_Written problem_: Reproduce verbatim the portion of the cigar thread below that opens with the words containing "Two of the boxes" and closes with "the 19th Century.".

_Text shown_:
····················
# 120 Year Old Cigars



## Jimbo57 (Aug 15, 2009)

From the Summer 2009 issue of the _European Cigar-Cult Journal_

· An astonishing story by Colin Ganley on the discovery of three partially-filled boxes of roughly 120-year-old Havana cigars from an English country house that was being remodeled. Noted British restauranteur Gerry Stonhill was given the cigars a couple of years back and slowly brought them back to life.

Two of the boxes were Cabañas y Carbajal Coronas Grandes (5 7/8 x 40 torpedoes) and one was a box of H. Upmann Sonrisas (4 3/4 x 38 torpedoes); both types were boxes of 100 with two bundles of 50 enclosed in each box.

Ganley examined the cigars at a dinner along with Hunters & Frankau managing director Jemma Freeman and Tom Tom Cigars owner Tom Assheton and they determined that they had to be about 120 years old judging from the decoration of the boxes and some specific clues related to awards those brands won in the 19th Century.
····················
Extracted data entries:
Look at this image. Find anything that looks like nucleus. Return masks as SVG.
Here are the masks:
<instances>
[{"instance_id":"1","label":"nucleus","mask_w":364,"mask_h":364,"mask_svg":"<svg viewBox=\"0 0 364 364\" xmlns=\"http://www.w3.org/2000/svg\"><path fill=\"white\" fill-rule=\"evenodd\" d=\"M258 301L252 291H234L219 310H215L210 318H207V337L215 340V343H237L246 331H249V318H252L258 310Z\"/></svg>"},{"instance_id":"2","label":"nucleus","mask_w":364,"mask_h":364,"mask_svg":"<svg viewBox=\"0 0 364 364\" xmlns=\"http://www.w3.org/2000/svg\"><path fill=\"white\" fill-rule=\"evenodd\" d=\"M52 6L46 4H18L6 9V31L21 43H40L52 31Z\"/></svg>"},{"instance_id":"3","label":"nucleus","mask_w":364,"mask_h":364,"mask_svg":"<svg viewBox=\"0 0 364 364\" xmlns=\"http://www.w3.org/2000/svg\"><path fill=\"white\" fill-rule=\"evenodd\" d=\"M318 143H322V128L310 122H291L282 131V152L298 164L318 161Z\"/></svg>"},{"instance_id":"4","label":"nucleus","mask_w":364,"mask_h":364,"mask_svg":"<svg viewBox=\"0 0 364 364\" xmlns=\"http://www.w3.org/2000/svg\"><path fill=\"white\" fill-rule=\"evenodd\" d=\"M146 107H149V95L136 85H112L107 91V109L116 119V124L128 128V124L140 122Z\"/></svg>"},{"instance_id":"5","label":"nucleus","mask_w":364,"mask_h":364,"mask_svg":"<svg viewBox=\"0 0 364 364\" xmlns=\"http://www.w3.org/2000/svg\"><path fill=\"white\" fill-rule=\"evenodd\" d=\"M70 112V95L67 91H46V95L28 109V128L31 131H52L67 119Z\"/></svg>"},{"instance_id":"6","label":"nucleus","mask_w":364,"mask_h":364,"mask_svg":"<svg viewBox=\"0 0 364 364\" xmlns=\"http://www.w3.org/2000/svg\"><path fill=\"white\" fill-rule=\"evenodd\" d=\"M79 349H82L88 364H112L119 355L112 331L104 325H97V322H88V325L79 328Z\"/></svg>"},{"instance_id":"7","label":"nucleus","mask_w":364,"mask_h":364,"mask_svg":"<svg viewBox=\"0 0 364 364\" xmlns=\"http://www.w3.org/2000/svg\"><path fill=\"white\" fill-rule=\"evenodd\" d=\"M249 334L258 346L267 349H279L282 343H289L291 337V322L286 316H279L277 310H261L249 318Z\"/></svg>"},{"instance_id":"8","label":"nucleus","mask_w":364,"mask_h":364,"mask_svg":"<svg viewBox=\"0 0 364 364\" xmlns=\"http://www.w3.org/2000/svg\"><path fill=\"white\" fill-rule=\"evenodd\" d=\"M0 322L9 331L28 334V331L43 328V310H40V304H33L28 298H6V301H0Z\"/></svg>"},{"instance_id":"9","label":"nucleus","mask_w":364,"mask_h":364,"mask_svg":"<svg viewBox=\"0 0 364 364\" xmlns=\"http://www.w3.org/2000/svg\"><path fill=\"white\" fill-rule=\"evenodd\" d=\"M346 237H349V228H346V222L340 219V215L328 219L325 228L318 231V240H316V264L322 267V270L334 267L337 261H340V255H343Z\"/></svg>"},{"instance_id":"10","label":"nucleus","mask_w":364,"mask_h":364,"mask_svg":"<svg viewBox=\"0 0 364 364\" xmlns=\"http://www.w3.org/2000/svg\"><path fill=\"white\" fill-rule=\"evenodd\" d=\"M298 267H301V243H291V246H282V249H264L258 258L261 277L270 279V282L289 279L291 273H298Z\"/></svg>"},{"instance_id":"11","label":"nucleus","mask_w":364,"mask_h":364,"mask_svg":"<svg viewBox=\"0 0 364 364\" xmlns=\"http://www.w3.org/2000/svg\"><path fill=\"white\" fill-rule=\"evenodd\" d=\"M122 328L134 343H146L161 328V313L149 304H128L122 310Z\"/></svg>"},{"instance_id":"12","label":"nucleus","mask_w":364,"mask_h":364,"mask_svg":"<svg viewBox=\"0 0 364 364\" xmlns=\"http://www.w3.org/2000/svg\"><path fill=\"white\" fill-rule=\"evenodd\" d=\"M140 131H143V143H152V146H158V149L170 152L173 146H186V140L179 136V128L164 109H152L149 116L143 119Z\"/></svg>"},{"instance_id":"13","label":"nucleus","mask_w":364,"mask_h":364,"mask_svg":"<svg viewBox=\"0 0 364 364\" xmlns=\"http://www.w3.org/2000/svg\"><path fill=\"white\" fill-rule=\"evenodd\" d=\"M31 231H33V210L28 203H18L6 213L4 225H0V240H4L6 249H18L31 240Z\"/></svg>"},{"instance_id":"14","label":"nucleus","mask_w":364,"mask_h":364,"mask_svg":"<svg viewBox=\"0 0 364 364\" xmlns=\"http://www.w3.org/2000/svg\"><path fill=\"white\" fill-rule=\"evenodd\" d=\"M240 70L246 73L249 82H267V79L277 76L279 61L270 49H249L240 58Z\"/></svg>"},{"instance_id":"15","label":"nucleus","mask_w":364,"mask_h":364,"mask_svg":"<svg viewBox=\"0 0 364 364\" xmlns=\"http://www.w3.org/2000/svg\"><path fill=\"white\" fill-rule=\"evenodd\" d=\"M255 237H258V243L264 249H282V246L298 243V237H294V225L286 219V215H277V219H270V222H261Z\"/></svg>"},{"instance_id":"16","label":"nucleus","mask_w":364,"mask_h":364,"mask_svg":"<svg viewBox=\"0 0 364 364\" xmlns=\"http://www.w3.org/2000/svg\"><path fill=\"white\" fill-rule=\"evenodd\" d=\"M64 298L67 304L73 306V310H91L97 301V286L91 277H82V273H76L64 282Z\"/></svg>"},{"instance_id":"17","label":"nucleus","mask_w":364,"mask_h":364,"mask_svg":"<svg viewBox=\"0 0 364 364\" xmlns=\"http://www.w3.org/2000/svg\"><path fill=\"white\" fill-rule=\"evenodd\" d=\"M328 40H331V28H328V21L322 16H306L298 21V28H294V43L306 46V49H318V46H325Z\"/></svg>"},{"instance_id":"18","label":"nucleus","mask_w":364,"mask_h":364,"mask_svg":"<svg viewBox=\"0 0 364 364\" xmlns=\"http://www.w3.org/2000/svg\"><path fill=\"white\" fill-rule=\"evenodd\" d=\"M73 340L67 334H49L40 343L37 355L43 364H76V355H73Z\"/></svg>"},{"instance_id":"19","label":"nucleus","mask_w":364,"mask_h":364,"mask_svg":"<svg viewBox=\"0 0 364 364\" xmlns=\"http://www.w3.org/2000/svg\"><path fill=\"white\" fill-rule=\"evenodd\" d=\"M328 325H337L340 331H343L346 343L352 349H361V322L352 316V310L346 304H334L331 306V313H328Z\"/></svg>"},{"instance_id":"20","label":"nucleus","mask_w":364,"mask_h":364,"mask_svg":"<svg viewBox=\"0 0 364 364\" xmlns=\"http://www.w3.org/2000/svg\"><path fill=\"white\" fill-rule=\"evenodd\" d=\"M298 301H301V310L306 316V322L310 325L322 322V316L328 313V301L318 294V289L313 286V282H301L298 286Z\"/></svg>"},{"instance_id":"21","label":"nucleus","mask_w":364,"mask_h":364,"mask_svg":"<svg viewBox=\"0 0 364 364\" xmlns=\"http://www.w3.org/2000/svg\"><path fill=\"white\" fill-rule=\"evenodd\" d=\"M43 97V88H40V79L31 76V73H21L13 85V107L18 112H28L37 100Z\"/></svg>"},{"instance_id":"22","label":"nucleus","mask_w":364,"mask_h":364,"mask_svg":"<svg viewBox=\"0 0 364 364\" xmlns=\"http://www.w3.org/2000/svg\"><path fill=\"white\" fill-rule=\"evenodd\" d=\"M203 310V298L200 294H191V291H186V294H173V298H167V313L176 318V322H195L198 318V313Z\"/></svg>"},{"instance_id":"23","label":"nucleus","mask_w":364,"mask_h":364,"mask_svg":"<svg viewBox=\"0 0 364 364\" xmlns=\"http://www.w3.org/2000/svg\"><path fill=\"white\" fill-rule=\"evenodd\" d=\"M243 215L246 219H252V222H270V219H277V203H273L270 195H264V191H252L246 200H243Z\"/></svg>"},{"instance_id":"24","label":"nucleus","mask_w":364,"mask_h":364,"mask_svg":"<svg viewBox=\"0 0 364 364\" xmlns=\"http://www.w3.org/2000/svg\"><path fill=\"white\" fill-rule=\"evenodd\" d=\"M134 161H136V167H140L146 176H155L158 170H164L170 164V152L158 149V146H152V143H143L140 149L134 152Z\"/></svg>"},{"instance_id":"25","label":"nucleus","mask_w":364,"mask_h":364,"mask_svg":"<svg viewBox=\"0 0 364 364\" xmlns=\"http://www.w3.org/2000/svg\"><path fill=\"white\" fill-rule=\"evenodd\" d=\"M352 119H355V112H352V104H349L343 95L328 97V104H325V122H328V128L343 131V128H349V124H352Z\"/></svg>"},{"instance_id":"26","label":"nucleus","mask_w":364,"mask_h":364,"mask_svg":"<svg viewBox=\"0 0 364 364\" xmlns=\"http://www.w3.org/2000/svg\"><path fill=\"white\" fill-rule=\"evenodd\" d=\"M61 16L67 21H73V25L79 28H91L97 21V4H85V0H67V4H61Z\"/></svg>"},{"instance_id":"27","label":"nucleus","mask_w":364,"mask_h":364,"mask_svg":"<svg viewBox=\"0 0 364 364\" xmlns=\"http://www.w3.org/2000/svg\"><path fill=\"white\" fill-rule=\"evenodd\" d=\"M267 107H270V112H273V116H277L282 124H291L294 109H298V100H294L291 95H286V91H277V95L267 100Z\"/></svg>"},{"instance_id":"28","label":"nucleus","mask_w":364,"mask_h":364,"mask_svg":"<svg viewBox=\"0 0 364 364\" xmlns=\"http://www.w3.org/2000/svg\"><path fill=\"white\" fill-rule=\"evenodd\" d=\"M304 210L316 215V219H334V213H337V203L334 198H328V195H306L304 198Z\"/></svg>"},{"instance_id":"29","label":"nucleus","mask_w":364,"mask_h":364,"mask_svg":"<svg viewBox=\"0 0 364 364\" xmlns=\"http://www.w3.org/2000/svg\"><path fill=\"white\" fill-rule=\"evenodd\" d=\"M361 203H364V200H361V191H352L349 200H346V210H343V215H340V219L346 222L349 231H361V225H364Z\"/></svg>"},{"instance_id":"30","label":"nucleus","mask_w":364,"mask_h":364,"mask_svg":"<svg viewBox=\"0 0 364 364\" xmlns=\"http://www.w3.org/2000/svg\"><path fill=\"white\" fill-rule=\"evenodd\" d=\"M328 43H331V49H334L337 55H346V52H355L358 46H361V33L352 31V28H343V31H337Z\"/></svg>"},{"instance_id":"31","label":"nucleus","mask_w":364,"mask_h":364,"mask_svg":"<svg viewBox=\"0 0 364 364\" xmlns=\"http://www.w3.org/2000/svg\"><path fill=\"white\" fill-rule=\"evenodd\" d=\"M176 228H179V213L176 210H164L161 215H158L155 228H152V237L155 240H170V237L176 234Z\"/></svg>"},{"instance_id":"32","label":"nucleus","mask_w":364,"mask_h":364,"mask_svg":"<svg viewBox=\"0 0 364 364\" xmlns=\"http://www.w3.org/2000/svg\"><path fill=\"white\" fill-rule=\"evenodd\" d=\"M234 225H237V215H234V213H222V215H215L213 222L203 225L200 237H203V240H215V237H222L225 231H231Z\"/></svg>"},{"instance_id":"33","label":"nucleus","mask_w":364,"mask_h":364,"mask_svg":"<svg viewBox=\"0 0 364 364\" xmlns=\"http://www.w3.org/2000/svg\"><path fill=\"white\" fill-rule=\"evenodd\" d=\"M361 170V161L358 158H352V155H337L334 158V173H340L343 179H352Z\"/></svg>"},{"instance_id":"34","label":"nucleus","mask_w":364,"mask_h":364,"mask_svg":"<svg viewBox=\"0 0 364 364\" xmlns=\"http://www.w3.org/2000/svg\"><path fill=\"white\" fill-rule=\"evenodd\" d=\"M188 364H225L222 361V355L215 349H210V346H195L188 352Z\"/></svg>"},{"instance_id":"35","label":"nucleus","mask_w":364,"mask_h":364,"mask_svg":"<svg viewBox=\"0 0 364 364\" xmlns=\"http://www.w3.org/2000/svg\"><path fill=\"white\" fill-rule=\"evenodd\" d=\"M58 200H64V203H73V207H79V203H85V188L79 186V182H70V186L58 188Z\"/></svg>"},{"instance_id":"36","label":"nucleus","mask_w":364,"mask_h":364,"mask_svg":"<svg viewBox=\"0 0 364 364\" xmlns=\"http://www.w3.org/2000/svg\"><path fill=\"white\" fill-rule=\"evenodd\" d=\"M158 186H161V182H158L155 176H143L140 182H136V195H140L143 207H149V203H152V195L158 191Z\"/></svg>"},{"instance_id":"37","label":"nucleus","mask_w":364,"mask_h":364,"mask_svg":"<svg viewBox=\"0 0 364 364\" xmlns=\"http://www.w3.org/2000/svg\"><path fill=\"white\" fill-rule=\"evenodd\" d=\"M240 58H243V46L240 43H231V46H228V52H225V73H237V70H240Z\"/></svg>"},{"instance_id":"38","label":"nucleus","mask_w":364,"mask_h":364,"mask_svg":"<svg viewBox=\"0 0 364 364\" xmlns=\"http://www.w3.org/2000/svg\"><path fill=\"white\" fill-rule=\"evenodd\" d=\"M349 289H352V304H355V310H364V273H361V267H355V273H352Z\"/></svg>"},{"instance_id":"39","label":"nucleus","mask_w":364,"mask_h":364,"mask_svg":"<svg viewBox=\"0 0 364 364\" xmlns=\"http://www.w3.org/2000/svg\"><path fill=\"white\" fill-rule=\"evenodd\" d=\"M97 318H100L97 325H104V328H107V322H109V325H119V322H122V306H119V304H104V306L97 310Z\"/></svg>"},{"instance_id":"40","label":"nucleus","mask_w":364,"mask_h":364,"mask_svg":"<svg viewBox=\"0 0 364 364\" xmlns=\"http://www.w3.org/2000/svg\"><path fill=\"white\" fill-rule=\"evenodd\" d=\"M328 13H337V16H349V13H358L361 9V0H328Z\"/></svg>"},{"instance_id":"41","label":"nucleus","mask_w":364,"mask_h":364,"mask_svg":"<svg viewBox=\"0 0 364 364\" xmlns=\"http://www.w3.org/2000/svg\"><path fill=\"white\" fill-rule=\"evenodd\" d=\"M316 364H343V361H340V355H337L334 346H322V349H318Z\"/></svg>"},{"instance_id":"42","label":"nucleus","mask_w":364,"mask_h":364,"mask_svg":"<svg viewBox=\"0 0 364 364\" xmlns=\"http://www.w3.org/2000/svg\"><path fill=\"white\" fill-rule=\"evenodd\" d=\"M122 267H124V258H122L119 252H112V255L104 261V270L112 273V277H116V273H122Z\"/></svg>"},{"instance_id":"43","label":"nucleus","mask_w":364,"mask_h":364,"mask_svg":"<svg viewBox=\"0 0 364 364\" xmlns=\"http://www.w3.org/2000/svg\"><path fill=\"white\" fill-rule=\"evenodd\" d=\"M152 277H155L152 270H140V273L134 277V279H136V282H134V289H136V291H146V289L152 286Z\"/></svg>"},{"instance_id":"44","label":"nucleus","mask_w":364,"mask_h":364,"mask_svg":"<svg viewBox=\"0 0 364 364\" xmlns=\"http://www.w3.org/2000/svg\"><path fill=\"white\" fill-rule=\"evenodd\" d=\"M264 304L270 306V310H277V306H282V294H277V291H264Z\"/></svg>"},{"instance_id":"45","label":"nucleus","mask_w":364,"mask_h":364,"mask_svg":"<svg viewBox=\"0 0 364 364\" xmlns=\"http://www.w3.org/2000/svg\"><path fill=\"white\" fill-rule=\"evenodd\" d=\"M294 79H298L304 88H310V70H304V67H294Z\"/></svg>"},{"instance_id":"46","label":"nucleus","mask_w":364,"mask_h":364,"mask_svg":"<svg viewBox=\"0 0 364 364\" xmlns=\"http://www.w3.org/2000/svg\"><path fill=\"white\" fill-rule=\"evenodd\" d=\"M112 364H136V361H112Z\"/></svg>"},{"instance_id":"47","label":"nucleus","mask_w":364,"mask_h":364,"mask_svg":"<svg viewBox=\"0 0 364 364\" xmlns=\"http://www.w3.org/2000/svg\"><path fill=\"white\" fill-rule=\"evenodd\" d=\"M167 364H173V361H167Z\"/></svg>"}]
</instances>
····················
_Reply to the task_:
Two of the boxes were Cabañas y Carbajal Coronas Grandes (5 7/8 x 40 torpedoes) and one was a box of H. Upmann Sonrisas (4 3/4 x 38 torpedoes); both types were boxes of 100 with two bundles of 50 enclosed in each box.

Ganley examined the cigars at a dinner along with Hunters & Frankau managing director Jemma Freeman and Tom Tom Cigars owner Tom Assheton and they determined that they had to be about 120 years old judging from the decoration of the boxes and some specific clues related to awards those brands won in the 19th Century.